I did not believe this in 1992, and I do not believe it today. Neither Americans nor anyone else have managed to build a harmonious multiracial society, and I cannot foresee any policy or attitude changes that would make it possible.
At the same time, our government has permitted a huge influx of non-white immigrants who threaten to reduce whites to a minority by the middle of this century. In their bones, whites know this will not be a good thing. They know that an increasingly Third-World America will slip into Third-World habits of corruption, poverty, and violence.
And yet, whites rarely oppose their own dispossession in explicitly racial terms. They may complain about overcrowding and environmental degradation, or suggest that immigrants should be encouraged to assimilate, but it is still unacceptable to state openly that whites have the right to remain the majority in their own country, their own institutions, their own schools, or their own neighborhoods.
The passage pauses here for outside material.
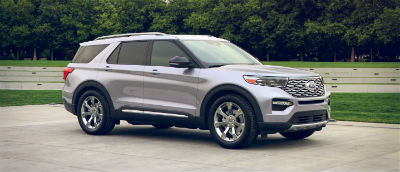 Iconic Silver 2020 Ford Explorer exterior front fascia passenger side in front of trees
To take this position requires an unconventional understanding of the nature and importance of race, and views that reflect this understanding have been banished from public discourse.
Every other racial group can freely advance its interests at the expense of others, but whites are forbidden to organize and work for their own interests as whites.
When I wrote Paved With Good Intentions I did not attempt to challenge that ban. On page 356, for example, I warned that if blacks continue to use race as a weapon, to advance their interests as a race and not as Americans, there are “disquieting” signs whites will be tempted to forge racial weapons of their own.
Of course, given the demographic and cultural challenges they face, signs of racial awakening among whites are not “disquieting.” They are essential to survival as a distinct people with a culture and heritage of their own.
I did not take this position in Paved With Good Intentions. I did not even propose it to my editor Kent Carroll because he would not have published a book that advocated racial consciousness for whites. He would have told me — no doubt correctly — that the country would not take such a book seriously.
Mr. Carroll took considerable criticism for publishing the relatively mild book that he did, and I do not fault him for his decisions. There are limits to what a publisher may publish and still retain the respect of his profession.
Since even before the appearance of Paved With Good Intentions I have been the editor of American Renaissance, a magazine that goes considerably further into forbidden territory. Some time after the book was published, I approached my agent Theron Raines with a proposal for a scholarly treatment of the subjects commonly raised in AR: the difficulties of integration, the disadvantages of “diversity,” the challenge to whites of non-white immigration, and the long-term consequences if whites fail to act in their own interests.
Mr. Raines, who worked tirelessly to help this book see the light of day, spent more than two years before he finally gave up on the new project. Mainstream publishing is still not ready for open dissent from the myths of multiracialism and diversity.
It is not yet ready to hear what I really think about race. For that, readers must turn to American Renaissance.
Some day whites will throw off the self-imposed scruples that require them to work for the benefit of every group but their own.
Some day, there will be a just solution to the American race problem that preserves the cultures and respects the dignity of all races.
Those who bring it about will, I believe, have read and reflected on books like this one.